The verbal attacks went on for several weeks. Molly the Cat started to develop a nervous tick, and she would never go outside without standing in the doorway for a minute or so, staring out in fear.
I did some pissed-off bird research, and I discovered that mockingbirds are known not only as beautiful singers, but they have an uncanny ability to learn the songs of other birds, that they seem to have an abiding love for music, often staying up late, drinking and singing as many as fifty songs that they have learned, just for the pure joy of learning. And drinking and singing, I assume.
But, ominously, I also learned that mockingbirds are highly territorial, and will go up against almost any animal who ventures near the area they have claimed as their own.
Sure enough, one day I walked out the back door with M. (she had gotten so she wouldn’t go outside without an escort), and I heard a sharp “SHIT!” from the garage roof. Then from next door the other mockingbird came swooping in, while the first one said “Craaaaaaaaap” in that threatening way. While I was distracted by that, the second bird came buzzing down at me, flapping and squawking and missing me by about an arm’s length. Then they both went up to a nearby overhead wire and glared down at us, cursing “SHIT!” and “Cra-a-a-a-a-a-a-p….” Molly the Cat bolted for some bushes, and got buzzed by both birds before she made it to shelter.

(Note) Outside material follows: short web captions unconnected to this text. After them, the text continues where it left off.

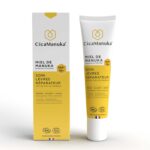 CICAMANUKA STICK LEVRES AU MIEL DE MANUKA BIO LEVRES GERCEES IRRITEES ET DESSECHEES 15ML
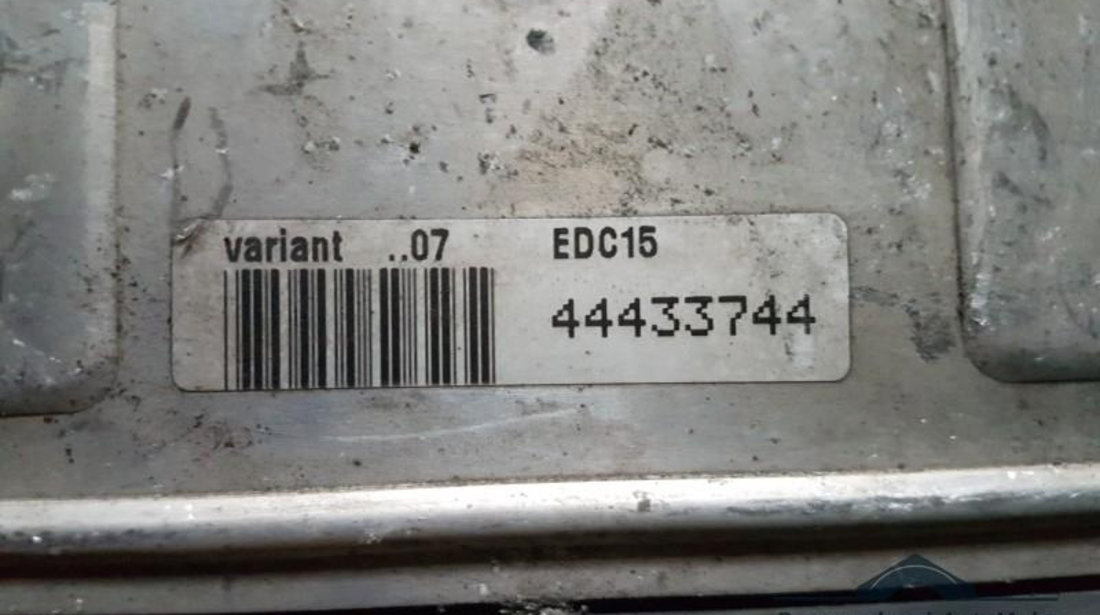Calculator ecu Peugeot 206 (1998-2010) 0281011525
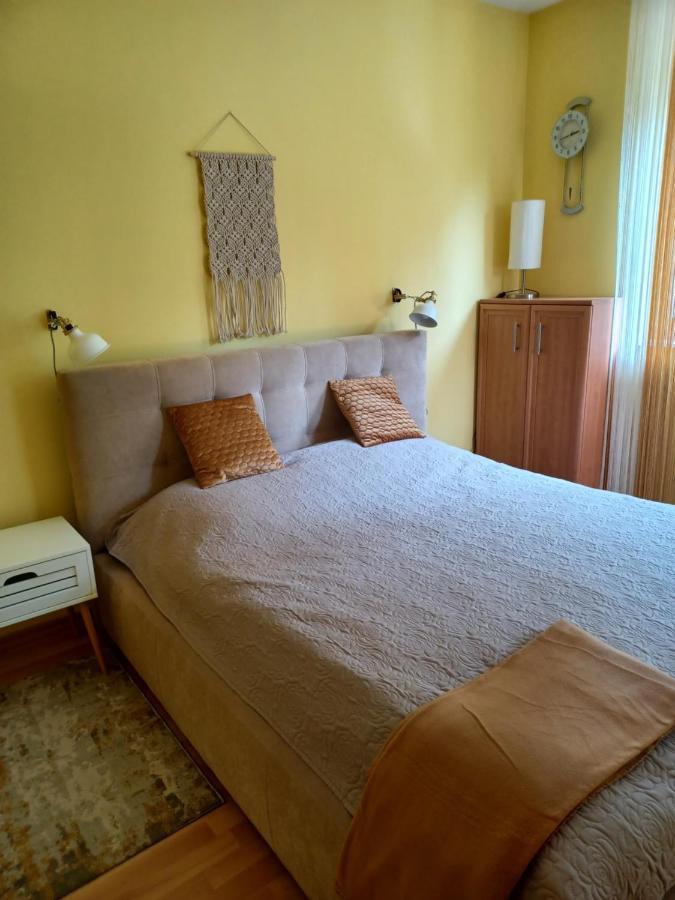Apartament Blisko Plazy Pobierowo Dış mekan fotoğraf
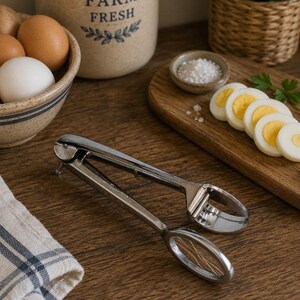 Vintage Egg Cutter W Germany - Etsy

This went on for SIX WEEKS, while the mockingbabies were incubated, then hatched, then weaned, making the back yard pretty miserable for me, and totally uninhabitable for Molly the Cat. I don’t mind saying that I was getting pretty exasperated. I went back to my internet research, to see if there was some humane way I could get rid of these little bullies, and that’s when I discovered to my horror that mockingbirds will sometimes raise TWO BROODS IN A ROW in the same location in one season. Sometimes.
OK, you know what happened, right? Right. A second brood. More squacking, cursing, swooping and pecking. Six more weeks, effectively ruining the whole summer before they finally left, sometime in September, although they didn’t say goodbye, so I don’t remember exactly.
Who the fuck do these mockingbirds think they are, anyway? We were here first. We are PAYING for this land, these trees, this house, the very garbage they eat. It got to the point where they would spot Molly the Cat when she was just looking out the window, and yell “SHIT!” at her. She was in counseling until January.
And now it looks like they are back. They must have liked it last year. Maybe I was too gentle. Maybe I was a sucker. Yeah, that’s it. I was a chump. Well, this year – No more Mr. Nice Guy! If they yell “SHIT!” at me…
Who am I kidding? I couldn’t even find their nest last year, and even if I could, I’m probably too soft to take any irrevocable action.
Besides, those little bastrds are badass. SHIT!